According to a report in today’s Independent, Conservative MPs are keen for Osborne to unveil a “go for growth” package in his Budget on 21 March, although the report suggests this could prompt an argument with Liberal Democrats, including Deputy Prime Minister Nick Clegg and business secretary Vince Cable, who would prefer to see workers’ existing rights protected.
The news resurrects last year’s row over a government-commissioned report by venture capitalist Adrian Beecroft, which suggested that employers should be able to sack poorly-performing staff more easily.
Beecroft’s report had laid out plans for no-fault dismissals, which were rejected by the Government in favour of so-called “protected conversations”, under which employers would be free to speak to employees about poor performance without the content of those conversations being used later in an employment tribunal.
The Independent suggests that Osborne and recently appointed business minister Norman Lamb are to issue a “call for evidence” on a watered-down version of the Beecroft report, which will offer relaxed rules to employers with fewer than 10 employees.
The move is unlikely to be palatable to those MPs opposed to a relaxation of existing employment rights, while at the same time it does not go far enough to appease the likes of former defence secretary Liam Fox, who yesterday claimed that “it is intellectually unsustainable to believe that workplace rights should remain untouchable while output and employment are clearly cyclical”.
The report has also prompted some commentators to question the feasibility of relaxing workers’ rights.
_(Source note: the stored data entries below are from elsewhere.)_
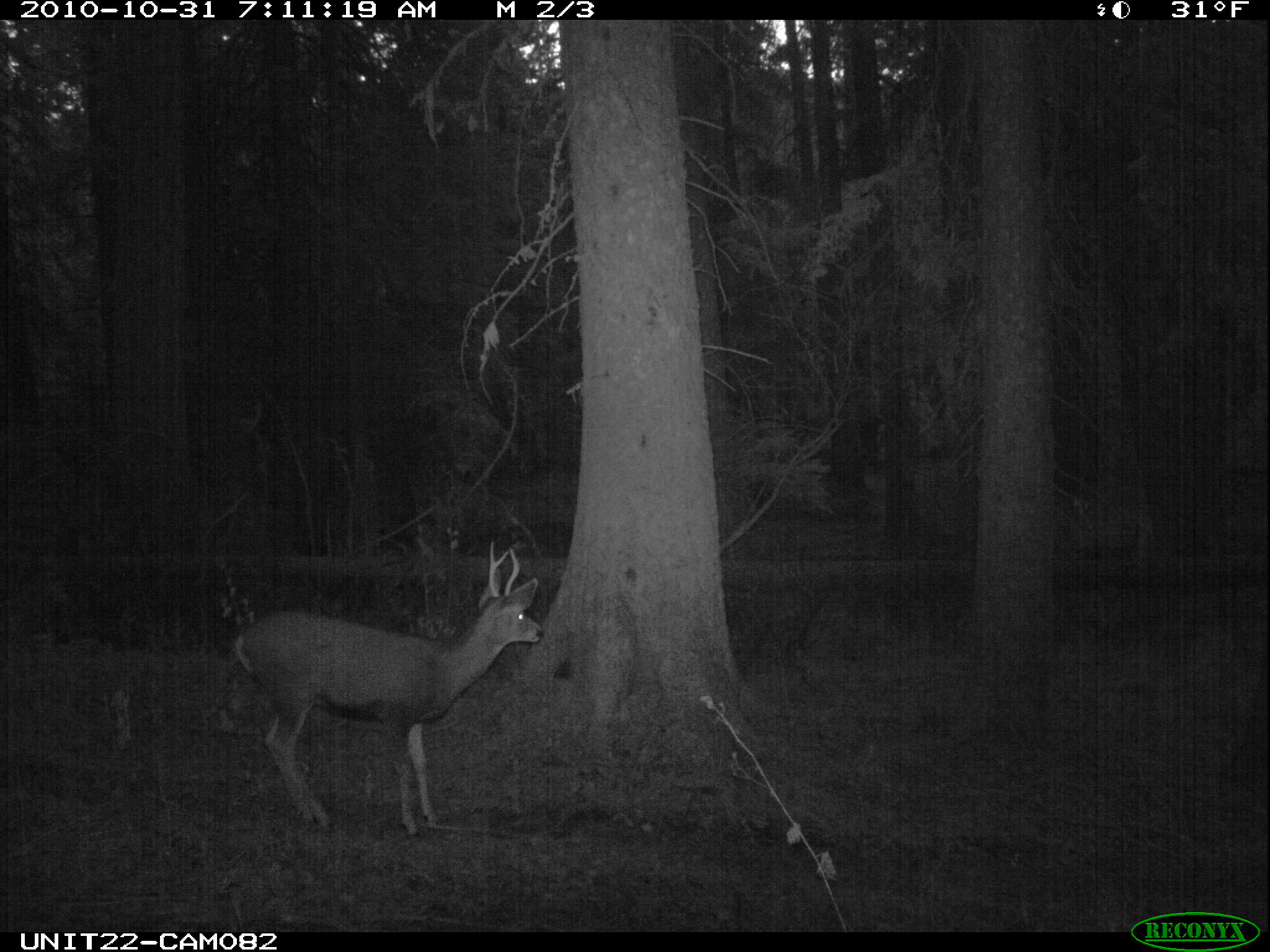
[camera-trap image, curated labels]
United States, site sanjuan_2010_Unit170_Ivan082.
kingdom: Animalia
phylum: Chordata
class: Mammalia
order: Artiodactyla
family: Cervidae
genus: Odocoileus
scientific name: Odocoileus hemionus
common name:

John Read, employment law editor at XpertHR, said: “Although there is a lack of detail about the reported proposals, I find the suggestion that small employers should be able to sack employees with impunity disturbing.
“The bargaining position between an employer and its employees is far from equal, and employees were given protection from unfair dismissal for a reason. The extension of the qualifying period for unfair dismissal to two years is a major change in itself. All the noise seems to be about dealing with poorly-performing employees, but all employers have to do to dismiss them – or any other employee – is act reasonably.
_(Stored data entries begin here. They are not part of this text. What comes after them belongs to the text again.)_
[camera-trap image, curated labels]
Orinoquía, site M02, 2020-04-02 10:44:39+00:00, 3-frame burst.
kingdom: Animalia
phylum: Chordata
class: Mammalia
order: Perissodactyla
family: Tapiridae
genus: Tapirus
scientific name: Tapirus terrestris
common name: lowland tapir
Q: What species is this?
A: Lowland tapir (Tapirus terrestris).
“That shouldn’t be beyond even the smallest employer. Allowing small employers to ‘fire at will’ would lead to employers sacking people unreasonably, and I don’t see how that will help business growth at all; it is a political move.
“The potential problems regarding ‘protected conversations’ are well-documented by commentators, and similar concerns would apply to the reported option involving Acas, a letter and a severance payment. For example, the employee might be entitled to reject the offer, but is that a realistic outcome when he knows the employer wants rid of him? And that’s quite apart from the problematic legal issues.”